Only write sections that have real content. The vector-index sections (## Semantic Models, ## Metrics, ## Reference SQL) are out of scope for this lightweight pass, so do not write them at all — neither the section header nor a "none yet" placeholder. Likewise omit any inventory section you have nothing concrete to put in. Never emit empty placeholder lines like _No metrics yet._.

Hard constraints:

AGENTS.md is a top-level overview, not a data dictionary. Target ≤ 200 lines.
If AGENTS.md already exists, prefer a scoped edit_file over a full rewrite, and ask via ask_user before overwriting an existing file wholesale (this is the only ask_user this skill may make). Never touch ## Knowledge entries you did not write this run.

Step 4 — Wrap Up

Close by telling the user what was written: the AGENTS.md inventory, any ./knowledge/*.md files, and any memory entries.

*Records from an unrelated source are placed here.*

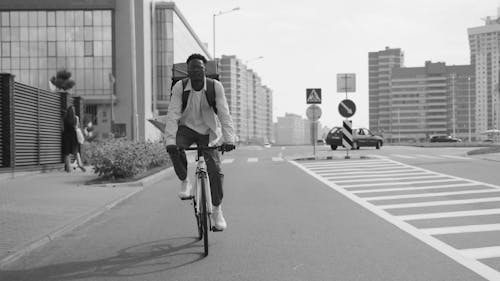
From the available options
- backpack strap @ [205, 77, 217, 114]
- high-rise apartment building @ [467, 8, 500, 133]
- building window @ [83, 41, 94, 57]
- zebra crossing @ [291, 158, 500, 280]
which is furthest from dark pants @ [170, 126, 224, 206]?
high-rise apartment building @ [467, 8, 500, 133]

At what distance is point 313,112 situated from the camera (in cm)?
2592

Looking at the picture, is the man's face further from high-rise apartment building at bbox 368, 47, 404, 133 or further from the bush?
high-rise apartment building at bbox 368, 47, 404, 133

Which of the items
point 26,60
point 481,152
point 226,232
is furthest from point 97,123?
point 226,232

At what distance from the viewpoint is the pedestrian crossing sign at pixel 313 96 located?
2562 centimetres

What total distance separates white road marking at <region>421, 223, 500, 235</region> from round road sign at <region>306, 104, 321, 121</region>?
58.9ft

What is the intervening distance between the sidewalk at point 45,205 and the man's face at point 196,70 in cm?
270

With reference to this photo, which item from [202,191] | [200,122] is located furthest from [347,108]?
[202,191]

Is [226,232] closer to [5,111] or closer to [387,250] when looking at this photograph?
[387,250]

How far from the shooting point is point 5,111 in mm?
15477

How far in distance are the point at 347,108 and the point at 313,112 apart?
1.90 metres

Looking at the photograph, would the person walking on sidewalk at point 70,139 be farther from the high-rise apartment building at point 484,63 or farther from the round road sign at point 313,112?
the high-rise apartment building at point 484,63

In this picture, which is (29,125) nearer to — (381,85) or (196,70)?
(196,70)

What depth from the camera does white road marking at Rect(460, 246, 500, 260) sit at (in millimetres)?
6070

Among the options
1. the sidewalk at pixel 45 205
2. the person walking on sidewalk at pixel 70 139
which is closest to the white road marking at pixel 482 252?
the sidewalk at pixel 45 205
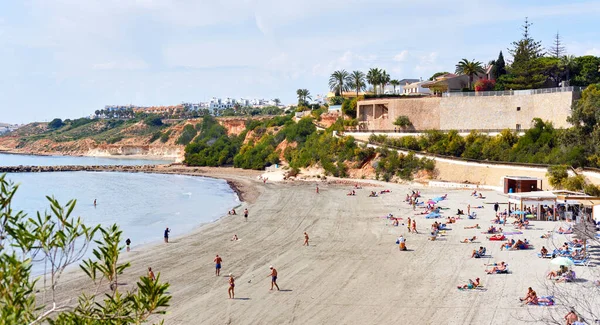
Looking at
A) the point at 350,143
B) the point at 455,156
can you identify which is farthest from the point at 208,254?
the point at 350,143

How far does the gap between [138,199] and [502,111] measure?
2865 cm

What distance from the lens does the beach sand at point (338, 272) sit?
49.6 feet

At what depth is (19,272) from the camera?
17.7 feet

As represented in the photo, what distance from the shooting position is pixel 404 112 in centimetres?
5053

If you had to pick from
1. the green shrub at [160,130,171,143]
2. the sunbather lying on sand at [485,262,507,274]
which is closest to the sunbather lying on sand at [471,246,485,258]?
the sunbather lying on sand at [485,262,507,274]

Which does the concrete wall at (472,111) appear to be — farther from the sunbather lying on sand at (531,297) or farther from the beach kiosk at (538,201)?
the sunbather lying on sand at (531,297)

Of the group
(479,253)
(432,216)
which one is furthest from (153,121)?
(479,253)

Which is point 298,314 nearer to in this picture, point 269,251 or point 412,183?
point 269,251

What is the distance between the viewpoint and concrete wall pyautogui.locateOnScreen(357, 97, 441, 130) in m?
48.7

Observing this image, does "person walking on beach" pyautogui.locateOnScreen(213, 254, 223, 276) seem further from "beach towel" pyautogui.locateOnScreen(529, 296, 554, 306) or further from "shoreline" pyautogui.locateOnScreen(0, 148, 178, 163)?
"shoreline" pyautogui.locateOnScreen(0, 148, 178, 163)

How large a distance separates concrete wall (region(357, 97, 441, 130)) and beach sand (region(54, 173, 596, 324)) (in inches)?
676

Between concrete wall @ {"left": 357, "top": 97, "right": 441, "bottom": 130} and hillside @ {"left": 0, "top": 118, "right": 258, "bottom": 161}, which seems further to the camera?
hillside @ {"left": 0, "top": 118, "right": 258, "bottom": 161}

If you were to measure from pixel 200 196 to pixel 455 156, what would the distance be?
64.6 ft

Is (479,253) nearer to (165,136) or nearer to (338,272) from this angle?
(338,272)
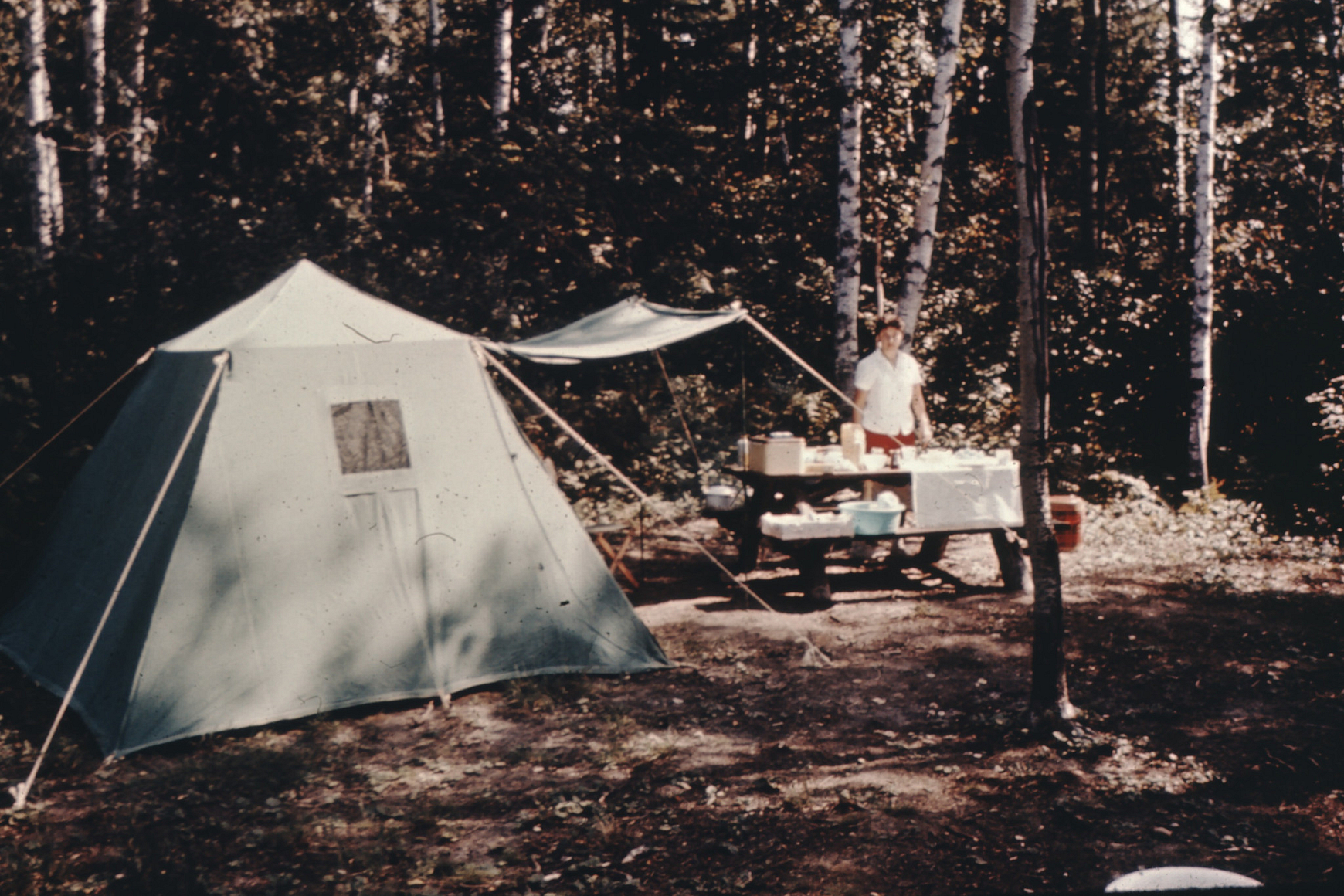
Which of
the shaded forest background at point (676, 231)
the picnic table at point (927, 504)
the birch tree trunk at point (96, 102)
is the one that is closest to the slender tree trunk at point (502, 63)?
the shaded forest background at point (676, 231)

Keep it to a short summary — do not propose follow-up actions.

Important Notes

Routing lives in storage-classify, not here. Knowledge vs memory vs AGENTS.md follows its decision tree (branches 1, 5, 6).
This is the lightweight pass — stay in scope. Do NOT call gen_semantic_model / gen_metrics / gen_sql_summary, do NOT fan out explore subagents, and do NOT emit a Generation Manifest — the vector-indexed stores are out of scope for this skill.
Use placeholder comments (e.g. ) when you cannot determine something rather than inventing facts.
Do not ask the user anything except before wholesale-overwriting an existing AGENTS.md. Goal, datasource scope, knowledge, and memory are all inferred and written directly.